Wrangling Data with MongoDB 🇰🇪
__author__ = "Donald Ghazi"
__email__ = "donald@donaldghazi.com"
__website__ = "donaldghazi.com"
from pprint import PrettyPrinter
from pymongo import MongoClient
import pandas as pd
In this project, I will be working with MongoDB database (NoSQL), which is very common for websites and censored data.
GOALS
Machine Learning Workflow
# Instantiate a PrettyPrinter, and assign it to the variable pp
pp = PrettyPrinter(indent=2)
I want to create a client that connects to MongoDB. In my case, Jupyter/Python to MongoDB so it brings the data back. In order to connect, it needs to know the location of that server. There are two pieces of information it needs to know.
First, it needs to know on what computer is this running. This project is done on the same computer so I'm using localhost. Second, the piece of information is the exact address or port. My MongoDB server is running on port "27017". This happens to be the default port number (the convention). Once my client knows where to look for the server and where that server is connecting on which port, it can then establish that connection. And so once that's done, my client can bring queries to my server and my server can send data back.
# Create a client that connects to the database running at localhost on port 27017
client = MongoClient(host="localhost", port=27017)
List Databases
In this task, I'm going to see what databases are available to me on the server that I just connected to.

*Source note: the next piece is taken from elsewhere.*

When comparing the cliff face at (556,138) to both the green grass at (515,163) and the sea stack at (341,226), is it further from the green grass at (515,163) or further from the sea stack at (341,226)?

# Get the names of the databases on this client
client.list_databases()
<pymongo.command_cursor.CommandCursor at 0x7fec6d134ee0>
Above, I don't get a list back with database names, rather, I get an iterator.
# Give a task of printing out all the integers between 0 and 4, inclusive
from sys import getsizeof
my_list = [0, 1, 2, 3, 4] # Create a list (my_list)

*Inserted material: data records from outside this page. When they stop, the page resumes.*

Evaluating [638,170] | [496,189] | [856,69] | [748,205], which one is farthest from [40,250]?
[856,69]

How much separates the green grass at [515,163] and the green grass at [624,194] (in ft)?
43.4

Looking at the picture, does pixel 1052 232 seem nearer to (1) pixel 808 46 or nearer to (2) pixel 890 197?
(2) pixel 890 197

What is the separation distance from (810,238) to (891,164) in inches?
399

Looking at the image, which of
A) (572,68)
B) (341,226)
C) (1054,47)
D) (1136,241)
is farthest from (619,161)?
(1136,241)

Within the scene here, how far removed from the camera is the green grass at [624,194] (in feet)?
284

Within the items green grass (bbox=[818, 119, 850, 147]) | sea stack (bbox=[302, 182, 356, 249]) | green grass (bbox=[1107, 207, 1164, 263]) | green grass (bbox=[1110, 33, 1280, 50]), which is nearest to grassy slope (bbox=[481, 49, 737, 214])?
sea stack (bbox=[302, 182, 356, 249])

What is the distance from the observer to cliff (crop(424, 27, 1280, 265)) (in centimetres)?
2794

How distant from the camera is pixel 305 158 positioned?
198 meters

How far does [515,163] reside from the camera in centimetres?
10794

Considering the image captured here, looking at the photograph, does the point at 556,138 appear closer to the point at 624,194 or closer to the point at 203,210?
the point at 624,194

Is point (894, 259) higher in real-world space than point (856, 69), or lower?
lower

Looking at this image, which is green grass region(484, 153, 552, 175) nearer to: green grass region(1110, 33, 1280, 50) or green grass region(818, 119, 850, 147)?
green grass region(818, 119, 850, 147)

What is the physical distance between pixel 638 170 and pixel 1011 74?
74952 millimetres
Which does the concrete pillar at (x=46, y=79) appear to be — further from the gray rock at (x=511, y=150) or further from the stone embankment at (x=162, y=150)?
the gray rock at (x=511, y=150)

# Create with a for loop and I need something to look through
for i in my_list:
print(i) # Print the integers
0 1 2 3 4
# Create a range
from sys import getsizeof
my_list = [0, 1, 2, 3, 4]
my_range = range(0,5) # Iterator
for i in my_range:
print(i)
0 1 2 3 4
The outputs are exactly the same.
# Look at the size of my_list
getsizeof(my_list)
120
# Look at the size of my_range
getsizeof(my_range)
48
my_list
takes up more space than my_range
. Let's try to make my_range
bigger this time.
from sys import getsizeof
my_list = [0, 1, 2, 3, 4, 5, 6, 7, 8]
my_range = range(0,9)
for i in my_list:
print(i)
0 1 2 3 4 5 6 7 8
getsizeof(my_list)
152
getsizeof(my_range)
48
from sys import getsizeof
my_list = [0, 1, 2, 3, 4, 5, 6, 7, 8]
my_range = range(0,8_000_000)
getsizeof(my_range)
48
# Generate everything in iterator and turn it in to a list
list(client.list_databases())
[{'name': 'admin', 'sizeOnDisk': 40960, 'empty': False}, {'name': 'air-quality', 'sizeOnDisk': 6938624, 'empty': False}, {'name': 'config', 'sizeOnDisk': 94208, 'empty': False}, {'name': 'local', 'sizeOnDisk': 73728, 'empty': False}]

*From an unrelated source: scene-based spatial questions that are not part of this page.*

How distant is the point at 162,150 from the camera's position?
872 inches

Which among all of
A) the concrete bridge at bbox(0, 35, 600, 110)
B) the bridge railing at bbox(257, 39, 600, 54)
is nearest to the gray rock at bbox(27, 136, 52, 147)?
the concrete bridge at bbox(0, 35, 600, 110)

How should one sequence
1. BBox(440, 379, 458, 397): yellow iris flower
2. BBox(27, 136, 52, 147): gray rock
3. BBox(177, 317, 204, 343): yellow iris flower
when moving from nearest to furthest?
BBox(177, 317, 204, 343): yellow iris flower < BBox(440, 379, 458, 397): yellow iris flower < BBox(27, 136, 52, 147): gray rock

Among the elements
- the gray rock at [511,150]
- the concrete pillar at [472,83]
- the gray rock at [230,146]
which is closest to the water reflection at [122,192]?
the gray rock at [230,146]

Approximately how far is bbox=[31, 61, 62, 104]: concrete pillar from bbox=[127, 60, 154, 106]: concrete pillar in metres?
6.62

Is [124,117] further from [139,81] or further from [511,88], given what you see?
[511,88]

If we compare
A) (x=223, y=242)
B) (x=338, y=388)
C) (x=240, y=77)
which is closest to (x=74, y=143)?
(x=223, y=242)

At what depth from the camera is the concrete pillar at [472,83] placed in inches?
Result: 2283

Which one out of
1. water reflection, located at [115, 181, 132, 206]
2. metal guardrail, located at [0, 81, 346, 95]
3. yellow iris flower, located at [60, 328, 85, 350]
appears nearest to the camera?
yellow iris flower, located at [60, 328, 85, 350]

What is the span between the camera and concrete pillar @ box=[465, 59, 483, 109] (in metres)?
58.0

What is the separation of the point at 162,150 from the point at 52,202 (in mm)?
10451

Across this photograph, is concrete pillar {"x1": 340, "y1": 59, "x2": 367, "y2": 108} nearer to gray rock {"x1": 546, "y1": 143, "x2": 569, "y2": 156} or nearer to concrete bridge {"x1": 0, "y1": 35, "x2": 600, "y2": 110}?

pp.pprint(list(client.list_databases()))
[ {'empty': False, 'name': 'admin', 'sizeOnDisk': 40960}, {'empty': False, 'name': 'air-quality', 'sizeOnDisk': 6938624}, {'empty': False, 'name': 'config', 'sizeOnDisk': 94208}, {'empty': False, 'name': 'local', 'sizeOnDisk': 73728}]
Assign Database
I've connected to the MongoDB server. I've also looked at what databases are available to me on that server. And decided that I want to focus on the air-quality
database (the largest). So the next step is to pull that out and assign it to a variable name so I can interact with it directly.
# Assign the "air-quality" database to the variable db
db = client["air-quality"]
Now interact with that database directly.
List Collections
I've connected to my server, and found which database I'm interested in and assigned it to a variable name. Now I can look into the data.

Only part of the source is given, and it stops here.